Instructions to follow: Rewrite the items from the line with "Looking at this" up to and including the last line of the items, swapping "shooting point" for "camera position" and keeping everything else unchanged. Leave the pictures out of your answer.

Spatial questions about scenes:
***
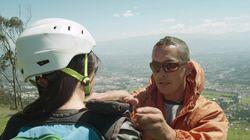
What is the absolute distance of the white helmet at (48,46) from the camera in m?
2.73

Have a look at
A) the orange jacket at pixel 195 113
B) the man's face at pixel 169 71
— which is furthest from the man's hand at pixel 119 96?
the man's face at pixel 169 71

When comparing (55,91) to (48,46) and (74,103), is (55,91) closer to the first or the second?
(74,103)

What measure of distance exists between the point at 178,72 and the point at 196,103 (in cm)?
71

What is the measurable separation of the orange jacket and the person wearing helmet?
981 mm

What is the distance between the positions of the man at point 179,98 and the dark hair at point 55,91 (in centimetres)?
38

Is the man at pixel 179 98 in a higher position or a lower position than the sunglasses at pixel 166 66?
lower

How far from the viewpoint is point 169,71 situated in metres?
4.74

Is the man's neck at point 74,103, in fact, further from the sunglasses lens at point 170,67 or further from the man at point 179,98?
the sunglasses lens at point 170,67

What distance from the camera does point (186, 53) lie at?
4.87 m

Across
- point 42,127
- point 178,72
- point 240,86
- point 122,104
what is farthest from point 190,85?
point 240,86

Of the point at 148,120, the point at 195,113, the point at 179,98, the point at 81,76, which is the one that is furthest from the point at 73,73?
the point at 179,98

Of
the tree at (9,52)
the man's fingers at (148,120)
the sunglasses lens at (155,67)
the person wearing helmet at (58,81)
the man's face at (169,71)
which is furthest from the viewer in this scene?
the tree at (9,52)

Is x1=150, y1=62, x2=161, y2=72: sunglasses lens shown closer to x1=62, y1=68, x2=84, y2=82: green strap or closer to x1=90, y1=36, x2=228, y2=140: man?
x1=90, y1=36, x2=228, y2=140: man

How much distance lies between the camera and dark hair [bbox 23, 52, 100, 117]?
2604mm
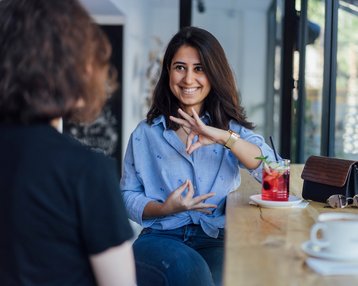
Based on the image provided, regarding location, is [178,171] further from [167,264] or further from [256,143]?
[167,264]

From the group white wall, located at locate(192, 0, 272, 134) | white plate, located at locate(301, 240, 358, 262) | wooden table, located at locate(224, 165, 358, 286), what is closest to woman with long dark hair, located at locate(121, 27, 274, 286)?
wooden table, located at locate(224, 165, 358, 286)

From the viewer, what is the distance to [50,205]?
91cm

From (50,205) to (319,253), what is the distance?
1.58 feet

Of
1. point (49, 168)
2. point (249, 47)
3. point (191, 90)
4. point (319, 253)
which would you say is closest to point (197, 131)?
point (191, 90)

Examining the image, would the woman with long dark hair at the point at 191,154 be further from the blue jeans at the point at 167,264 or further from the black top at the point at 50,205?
the black top at the point at 50,205

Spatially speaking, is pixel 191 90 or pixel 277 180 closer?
pixel 277 180

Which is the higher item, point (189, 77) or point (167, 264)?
point (189, 77)

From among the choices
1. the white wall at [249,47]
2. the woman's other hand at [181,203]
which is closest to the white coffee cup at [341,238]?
the woman's other hand at [181,203]

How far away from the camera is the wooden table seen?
94cm

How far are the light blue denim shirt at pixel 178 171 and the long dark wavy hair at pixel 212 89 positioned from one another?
0.27 feet

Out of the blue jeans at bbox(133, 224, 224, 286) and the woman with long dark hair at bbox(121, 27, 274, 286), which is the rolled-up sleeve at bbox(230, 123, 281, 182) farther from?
the blue jeans at bbox(133, 224, 224, 286)

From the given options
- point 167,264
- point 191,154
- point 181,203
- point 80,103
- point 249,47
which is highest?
point 249,47

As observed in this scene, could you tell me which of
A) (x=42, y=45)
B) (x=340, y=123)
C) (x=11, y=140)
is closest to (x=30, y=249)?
(x=11, y=140)

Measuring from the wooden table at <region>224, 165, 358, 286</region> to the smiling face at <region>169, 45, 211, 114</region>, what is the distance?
0.38m
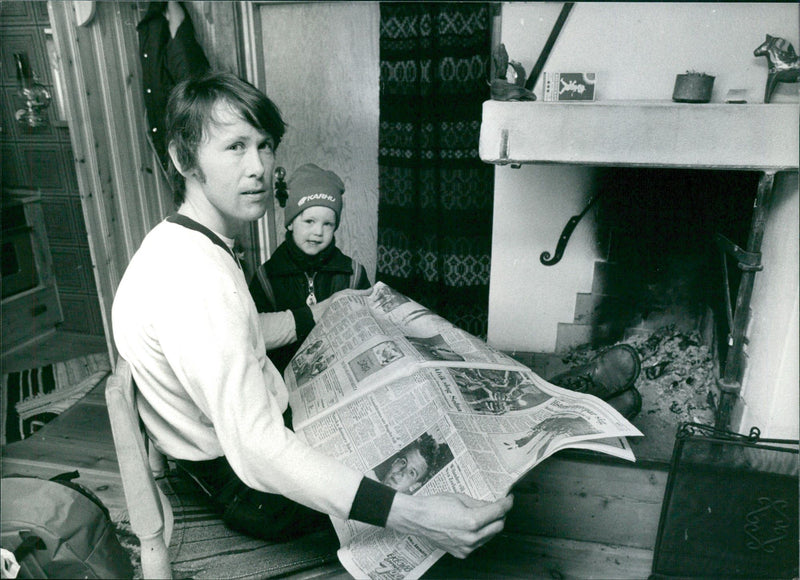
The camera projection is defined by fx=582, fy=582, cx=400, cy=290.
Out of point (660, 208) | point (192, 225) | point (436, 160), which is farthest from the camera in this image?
point (436, 160)

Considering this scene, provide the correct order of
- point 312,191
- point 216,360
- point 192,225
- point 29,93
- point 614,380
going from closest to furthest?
point 216,360 < point 192,225 < point 614,380 < point 312,191 < point 29,93

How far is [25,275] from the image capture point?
2.69 metres

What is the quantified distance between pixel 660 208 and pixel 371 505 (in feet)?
5.12

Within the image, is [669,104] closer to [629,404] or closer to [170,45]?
[629,404]

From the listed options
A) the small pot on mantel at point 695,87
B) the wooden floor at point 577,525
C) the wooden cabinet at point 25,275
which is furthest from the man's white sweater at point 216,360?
the wooden cabinet at point 25,275

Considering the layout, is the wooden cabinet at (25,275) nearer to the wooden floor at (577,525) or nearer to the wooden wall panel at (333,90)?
the wooden wall panel at (333,90)

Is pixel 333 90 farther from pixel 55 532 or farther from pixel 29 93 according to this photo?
pixel 55 532

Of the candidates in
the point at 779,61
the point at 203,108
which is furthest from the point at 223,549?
the point at 779,61

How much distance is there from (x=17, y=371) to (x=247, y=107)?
7.18 feet

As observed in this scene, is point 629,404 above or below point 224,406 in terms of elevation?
below

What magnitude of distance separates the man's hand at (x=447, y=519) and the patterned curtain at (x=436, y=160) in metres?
1.62

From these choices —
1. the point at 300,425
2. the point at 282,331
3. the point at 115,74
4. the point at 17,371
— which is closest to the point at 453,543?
the point at 300,425

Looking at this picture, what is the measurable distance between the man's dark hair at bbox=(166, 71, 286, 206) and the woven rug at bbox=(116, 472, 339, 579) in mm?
613

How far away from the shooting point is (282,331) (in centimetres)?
134
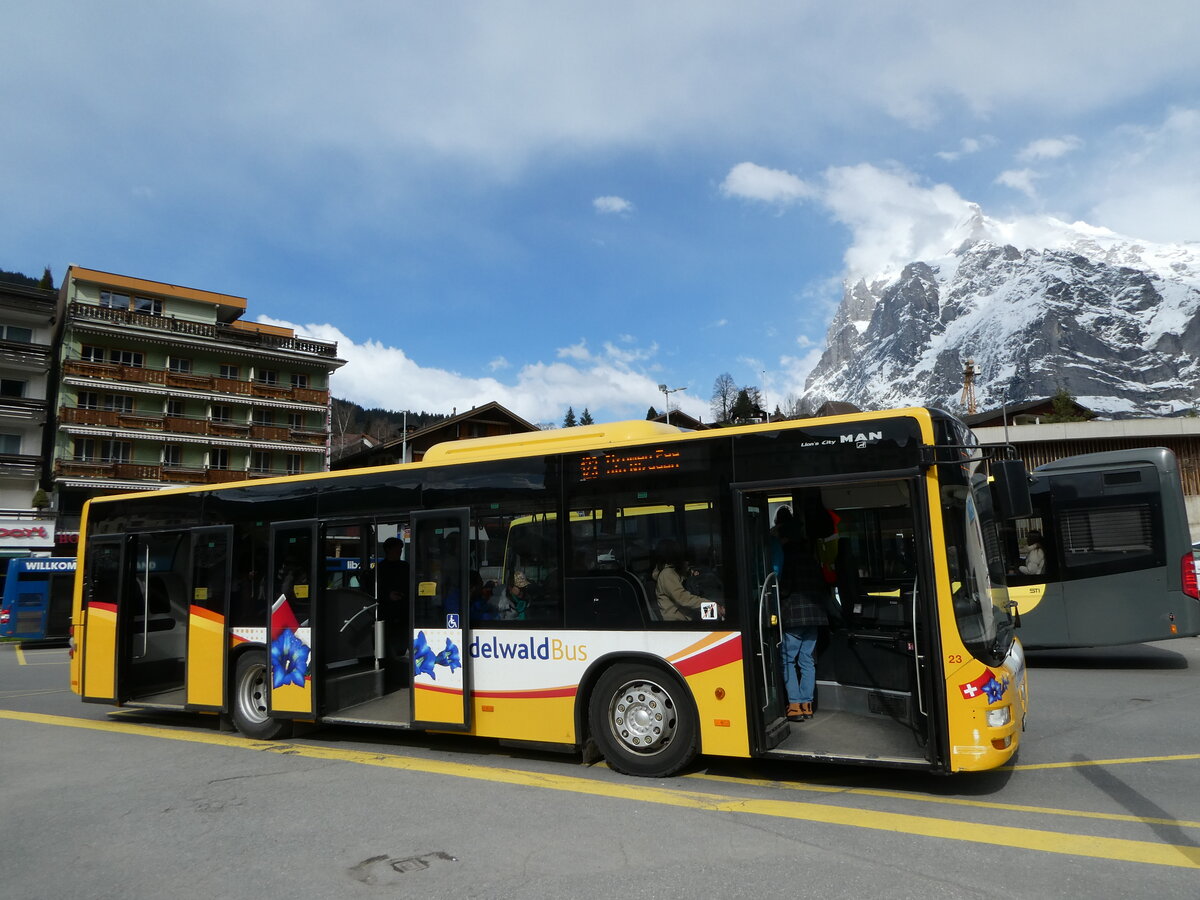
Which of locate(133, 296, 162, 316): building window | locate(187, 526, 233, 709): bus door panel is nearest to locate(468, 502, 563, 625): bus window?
locate(187, 526, 233, 709): bus door panel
***
Exercise response:
Looking at this picture, what is the measurable distance between the man's dark hair at bbox=(166, 71, 286, 206) and the woven rug at bbox=(116, 472, 339, 579) in mm?
613

How far away from the camera position is (282,331) (in centimetres)?
134
Which of locate(133, 296, 162, 316): building window | locate(187, 526, 233, 709): bus door panel is nearest to locate(468, 502, 563, 625): bus window?
locate(187, 526, 233, 709): bus door panel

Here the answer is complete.